Auch ohne überdimensionales Volumen können sich die Brüste zum Problem ausweiten, früher oder später ist jede Frau betroffen: Besonders nach einer Schwangerschaft mit oder ohne Stillzeit oder nach ausgeprägten Schlankheitskuren folgen die Brüste den Gesetzen der Schwerkraft und ziehen nach unten. Bei genetisch bedingter Bindegewebsschwäche kann schon weit vor dem 30. Lebensjahr ein Hängebusen auftreten. Mit einer operativen Straffung kann die Brust geliftet und angehoben werden (medizinisch: Mastopexie). Sowohl Verkleinerung als auch Straffung sind mit ernst zu nehmenden medizinischen Risiken verbunden, für beide gilt außerdem: Ohne Narben geht es nicht, je nach OP-Technik werden sie so unauffällig wie möglich platziert, im Vergleich zu den Narben nach einer Brustvergrößerung sind sie in jedem Fall deutlicher sichtbar.
Zwei verwandte OP-Techniken
Brustverkleinerung und Bruststraffung erfolgen mit weitgehend identischen Schnittführungen.

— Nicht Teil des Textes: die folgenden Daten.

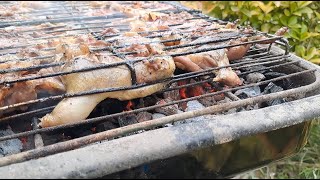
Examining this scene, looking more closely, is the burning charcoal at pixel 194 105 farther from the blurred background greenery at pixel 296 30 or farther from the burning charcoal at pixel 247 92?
the blurred background greenery at pixel 296 30

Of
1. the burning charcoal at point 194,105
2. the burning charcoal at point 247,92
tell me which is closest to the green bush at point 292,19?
the burning charcoal at point 247,92

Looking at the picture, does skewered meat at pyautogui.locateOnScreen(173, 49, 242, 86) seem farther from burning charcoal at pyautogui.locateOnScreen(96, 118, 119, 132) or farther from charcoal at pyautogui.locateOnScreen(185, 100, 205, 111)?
burning charcoal at pyautogui.locateOnScreen(96, 118, 119, 132)

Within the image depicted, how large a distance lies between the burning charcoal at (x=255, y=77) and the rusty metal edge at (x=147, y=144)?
64 centimetres

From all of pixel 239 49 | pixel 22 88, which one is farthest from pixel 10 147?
pixel 239 49

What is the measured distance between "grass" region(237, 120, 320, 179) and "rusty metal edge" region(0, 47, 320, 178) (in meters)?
2.00

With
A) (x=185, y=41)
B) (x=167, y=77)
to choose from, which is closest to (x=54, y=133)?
(x=167, y=77)

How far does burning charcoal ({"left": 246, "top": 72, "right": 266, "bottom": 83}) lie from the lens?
3.22 meters

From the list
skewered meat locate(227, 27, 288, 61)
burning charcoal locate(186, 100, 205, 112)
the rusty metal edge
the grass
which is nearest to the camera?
the rusty metal edge

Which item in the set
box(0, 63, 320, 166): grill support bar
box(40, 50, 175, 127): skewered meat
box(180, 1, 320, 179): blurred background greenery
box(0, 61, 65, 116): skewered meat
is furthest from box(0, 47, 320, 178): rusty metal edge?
box(180, 1, 320, 179): blurred background greenery

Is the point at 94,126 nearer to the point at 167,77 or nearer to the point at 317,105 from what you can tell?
the point at 167,77

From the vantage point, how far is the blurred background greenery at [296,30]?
4574 mm

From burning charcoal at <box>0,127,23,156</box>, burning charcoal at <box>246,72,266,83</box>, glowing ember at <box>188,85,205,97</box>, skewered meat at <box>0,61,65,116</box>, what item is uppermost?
skewered meat at <box>0,61,65,116</box>

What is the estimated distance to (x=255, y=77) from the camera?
3.24 meters

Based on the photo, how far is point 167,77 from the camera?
271 centimetres
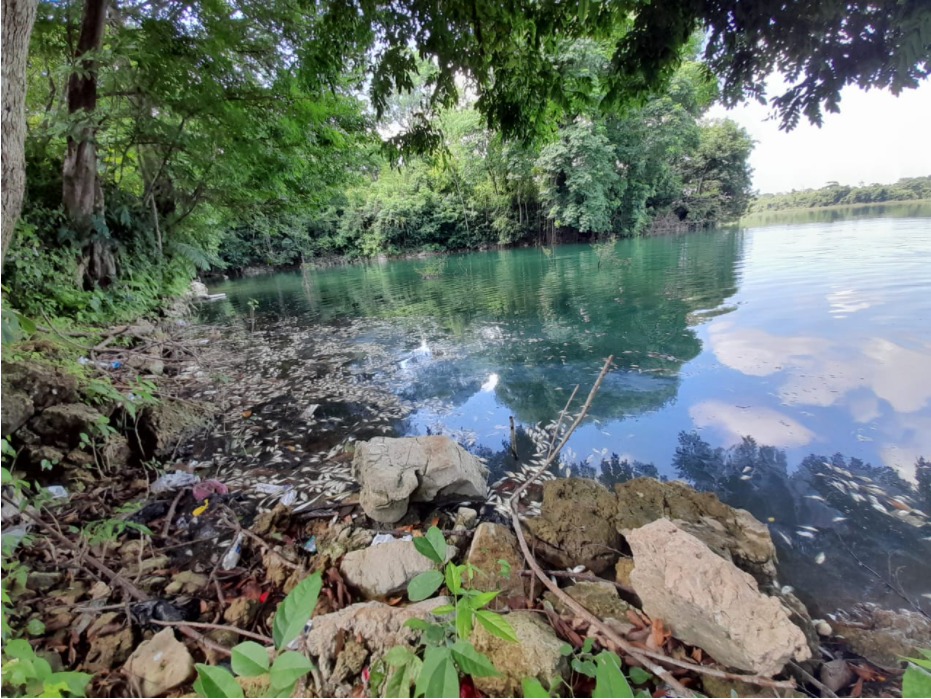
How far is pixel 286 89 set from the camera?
24.6 ft

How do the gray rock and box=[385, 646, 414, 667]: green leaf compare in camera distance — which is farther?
the gray rock

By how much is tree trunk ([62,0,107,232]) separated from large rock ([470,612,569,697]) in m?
8.86

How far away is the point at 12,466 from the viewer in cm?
300

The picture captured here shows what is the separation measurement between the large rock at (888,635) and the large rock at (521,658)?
183cm

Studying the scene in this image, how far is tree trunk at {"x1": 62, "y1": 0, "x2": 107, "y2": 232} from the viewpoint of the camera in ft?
20.5

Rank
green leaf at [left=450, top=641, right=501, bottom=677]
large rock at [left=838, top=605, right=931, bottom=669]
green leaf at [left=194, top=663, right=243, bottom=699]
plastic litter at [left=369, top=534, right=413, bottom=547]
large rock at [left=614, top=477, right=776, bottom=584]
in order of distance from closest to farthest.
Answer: green leaf at [left=194, top=663, right=243, bottom=699]
green leaf at [left=450, top=641, right=501, bottom=677]
large rock at [left=838, top=605, right=931, bottom=669]
large rock at [left=614, top=477, right=776, bottom=584]
plastic litter at [left=369, top=534, right=413, bottom=547]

Oft liegen „zwischen ihnen“ nur wenige Gramm: Mindestens 400 Gramm Haut-, Fett- und Drüsengewebe pro Seite müssen entfernt werden, damit die Krankenkassen den Eingriff als medizinisch notwendige Brustverkleinerung einstufen und für die Kosten aufkommen. Liegt die zu entfernende Gewebemenge pro Brust-Seite unter diesem Richtwert handelt es sich offiziell um eine Bruststraffung – in den Augen der Krankenkassen eine Korrektur aus rein ästhetischen Gründen, die von der Patientin selbst zu zahlen ist.